#### DIRECTIONS FOR THIS TASK
Reproduce word for word the lines of the material below, from the line containing "Of the two items" through the last line, both included.

#### SOURCE RECORDS
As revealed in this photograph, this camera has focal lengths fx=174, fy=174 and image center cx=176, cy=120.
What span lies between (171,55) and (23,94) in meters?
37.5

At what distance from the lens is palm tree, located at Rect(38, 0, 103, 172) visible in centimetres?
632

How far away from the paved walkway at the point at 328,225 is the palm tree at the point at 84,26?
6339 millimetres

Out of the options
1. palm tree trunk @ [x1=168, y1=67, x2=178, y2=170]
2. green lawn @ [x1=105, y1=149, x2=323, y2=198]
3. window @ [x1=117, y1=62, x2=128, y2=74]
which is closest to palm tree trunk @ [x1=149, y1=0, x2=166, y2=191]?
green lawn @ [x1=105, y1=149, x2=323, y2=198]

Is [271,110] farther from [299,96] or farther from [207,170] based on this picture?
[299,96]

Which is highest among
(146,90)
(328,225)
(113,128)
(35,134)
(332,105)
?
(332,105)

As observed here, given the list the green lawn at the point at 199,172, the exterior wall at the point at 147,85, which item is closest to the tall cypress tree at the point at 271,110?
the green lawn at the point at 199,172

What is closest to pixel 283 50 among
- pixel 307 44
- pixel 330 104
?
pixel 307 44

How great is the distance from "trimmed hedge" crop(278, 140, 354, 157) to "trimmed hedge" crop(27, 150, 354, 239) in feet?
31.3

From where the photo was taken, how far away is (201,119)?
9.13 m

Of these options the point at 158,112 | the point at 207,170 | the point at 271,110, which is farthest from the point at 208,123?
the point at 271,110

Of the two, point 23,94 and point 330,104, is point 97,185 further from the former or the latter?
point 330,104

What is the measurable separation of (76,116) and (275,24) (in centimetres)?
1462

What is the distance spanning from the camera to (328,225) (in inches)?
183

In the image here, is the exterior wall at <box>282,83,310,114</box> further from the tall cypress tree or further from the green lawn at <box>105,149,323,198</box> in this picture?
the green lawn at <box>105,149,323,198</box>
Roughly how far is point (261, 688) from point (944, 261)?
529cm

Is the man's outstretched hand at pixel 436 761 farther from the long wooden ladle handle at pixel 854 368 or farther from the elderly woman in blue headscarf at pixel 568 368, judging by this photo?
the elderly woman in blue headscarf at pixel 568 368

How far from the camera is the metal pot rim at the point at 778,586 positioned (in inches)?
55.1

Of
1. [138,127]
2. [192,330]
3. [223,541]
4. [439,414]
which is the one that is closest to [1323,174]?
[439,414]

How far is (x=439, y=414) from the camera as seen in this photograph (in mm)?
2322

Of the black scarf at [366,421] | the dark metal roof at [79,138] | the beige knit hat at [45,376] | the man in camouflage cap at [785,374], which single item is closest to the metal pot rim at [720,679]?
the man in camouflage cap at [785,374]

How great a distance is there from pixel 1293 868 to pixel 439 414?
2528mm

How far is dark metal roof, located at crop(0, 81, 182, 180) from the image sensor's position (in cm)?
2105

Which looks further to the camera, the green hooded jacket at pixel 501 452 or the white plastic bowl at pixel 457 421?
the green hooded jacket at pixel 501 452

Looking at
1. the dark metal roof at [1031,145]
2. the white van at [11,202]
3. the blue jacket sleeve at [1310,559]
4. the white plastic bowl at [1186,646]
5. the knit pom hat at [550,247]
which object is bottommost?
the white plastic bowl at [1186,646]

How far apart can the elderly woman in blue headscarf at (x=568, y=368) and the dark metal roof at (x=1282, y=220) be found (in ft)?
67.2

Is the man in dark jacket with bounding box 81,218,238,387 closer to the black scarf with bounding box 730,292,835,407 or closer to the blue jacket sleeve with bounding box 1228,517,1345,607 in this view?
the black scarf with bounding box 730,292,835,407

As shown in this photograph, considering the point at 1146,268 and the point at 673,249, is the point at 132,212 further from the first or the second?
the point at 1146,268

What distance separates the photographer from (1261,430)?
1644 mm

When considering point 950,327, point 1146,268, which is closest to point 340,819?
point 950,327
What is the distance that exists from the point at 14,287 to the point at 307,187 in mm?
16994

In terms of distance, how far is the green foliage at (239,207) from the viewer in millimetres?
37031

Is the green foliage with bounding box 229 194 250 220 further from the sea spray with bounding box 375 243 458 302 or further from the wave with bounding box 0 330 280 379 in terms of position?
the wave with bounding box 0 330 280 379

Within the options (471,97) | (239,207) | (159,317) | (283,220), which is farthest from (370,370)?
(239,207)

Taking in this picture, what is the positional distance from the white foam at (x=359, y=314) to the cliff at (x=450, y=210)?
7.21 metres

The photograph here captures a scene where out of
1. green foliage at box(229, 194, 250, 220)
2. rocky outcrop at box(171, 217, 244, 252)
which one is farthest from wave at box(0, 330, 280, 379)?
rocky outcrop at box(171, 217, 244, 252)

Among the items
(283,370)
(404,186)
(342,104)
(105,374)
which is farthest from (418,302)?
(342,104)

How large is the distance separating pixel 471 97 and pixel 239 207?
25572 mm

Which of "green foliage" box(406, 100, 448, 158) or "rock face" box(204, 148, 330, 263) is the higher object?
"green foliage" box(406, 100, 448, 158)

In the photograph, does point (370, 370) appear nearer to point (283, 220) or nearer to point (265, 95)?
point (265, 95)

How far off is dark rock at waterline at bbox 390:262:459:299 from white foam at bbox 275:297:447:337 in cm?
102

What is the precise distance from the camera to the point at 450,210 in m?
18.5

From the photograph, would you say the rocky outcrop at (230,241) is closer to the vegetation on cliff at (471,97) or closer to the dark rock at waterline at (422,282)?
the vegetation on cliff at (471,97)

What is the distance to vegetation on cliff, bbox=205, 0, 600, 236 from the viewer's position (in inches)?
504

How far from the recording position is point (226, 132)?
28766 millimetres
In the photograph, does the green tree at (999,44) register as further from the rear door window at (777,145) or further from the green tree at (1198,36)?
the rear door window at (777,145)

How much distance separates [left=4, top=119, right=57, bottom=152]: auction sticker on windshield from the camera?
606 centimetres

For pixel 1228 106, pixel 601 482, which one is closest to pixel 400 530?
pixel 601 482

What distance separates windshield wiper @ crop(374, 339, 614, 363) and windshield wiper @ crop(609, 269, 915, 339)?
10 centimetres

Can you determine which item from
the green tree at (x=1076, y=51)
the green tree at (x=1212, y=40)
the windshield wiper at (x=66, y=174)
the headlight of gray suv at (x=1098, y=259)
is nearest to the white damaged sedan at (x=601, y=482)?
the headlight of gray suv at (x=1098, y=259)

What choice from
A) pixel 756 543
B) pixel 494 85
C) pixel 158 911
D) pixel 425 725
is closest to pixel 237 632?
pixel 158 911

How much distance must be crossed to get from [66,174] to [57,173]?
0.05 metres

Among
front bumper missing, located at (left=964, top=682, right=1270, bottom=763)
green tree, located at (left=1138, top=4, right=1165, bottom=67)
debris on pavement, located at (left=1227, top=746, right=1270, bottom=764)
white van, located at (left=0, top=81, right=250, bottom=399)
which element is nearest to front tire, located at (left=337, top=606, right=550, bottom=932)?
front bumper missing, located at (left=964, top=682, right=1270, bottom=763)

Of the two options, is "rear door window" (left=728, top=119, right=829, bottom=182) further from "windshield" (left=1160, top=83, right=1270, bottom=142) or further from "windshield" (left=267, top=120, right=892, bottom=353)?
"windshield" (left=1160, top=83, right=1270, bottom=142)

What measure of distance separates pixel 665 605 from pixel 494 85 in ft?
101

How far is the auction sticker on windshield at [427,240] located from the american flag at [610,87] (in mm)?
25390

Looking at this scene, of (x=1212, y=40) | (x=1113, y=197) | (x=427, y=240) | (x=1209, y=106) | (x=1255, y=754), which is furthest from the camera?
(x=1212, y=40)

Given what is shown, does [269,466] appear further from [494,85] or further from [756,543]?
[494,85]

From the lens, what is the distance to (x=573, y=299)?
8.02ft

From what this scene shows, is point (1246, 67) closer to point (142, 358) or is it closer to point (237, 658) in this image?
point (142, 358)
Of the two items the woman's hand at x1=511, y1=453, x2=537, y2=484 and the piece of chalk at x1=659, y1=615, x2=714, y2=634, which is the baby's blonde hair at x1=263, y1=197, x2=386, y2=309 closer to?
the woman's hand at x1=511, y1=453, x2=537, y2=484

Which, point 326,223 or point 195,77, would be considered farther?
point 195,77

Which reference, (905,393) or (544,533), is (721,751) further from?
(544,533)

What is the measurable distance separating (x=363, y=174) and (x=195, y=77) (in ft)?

#### WORKED SOLUTION
Of the two items the woman's hand at x1=511, y1=453, x2=537, y2=484 and the piece of chalk at x1=659, y1=615, x2=714, y2=634, which is the baby's blonde hair at x1=263, y1=197, x2=386, y2=309 closer to?
the woman's hand at x1=511, y1=453, x2=537, y2=484

Which, point 326,223 or point 195,77, would be considered farther?
point 195,77

Which reference, (905,393) or (544,533), is (721,751) further from?
(544,533)

What is the measurable distance separating (x=363, y=174) and (x=195, y=77) (in ft)?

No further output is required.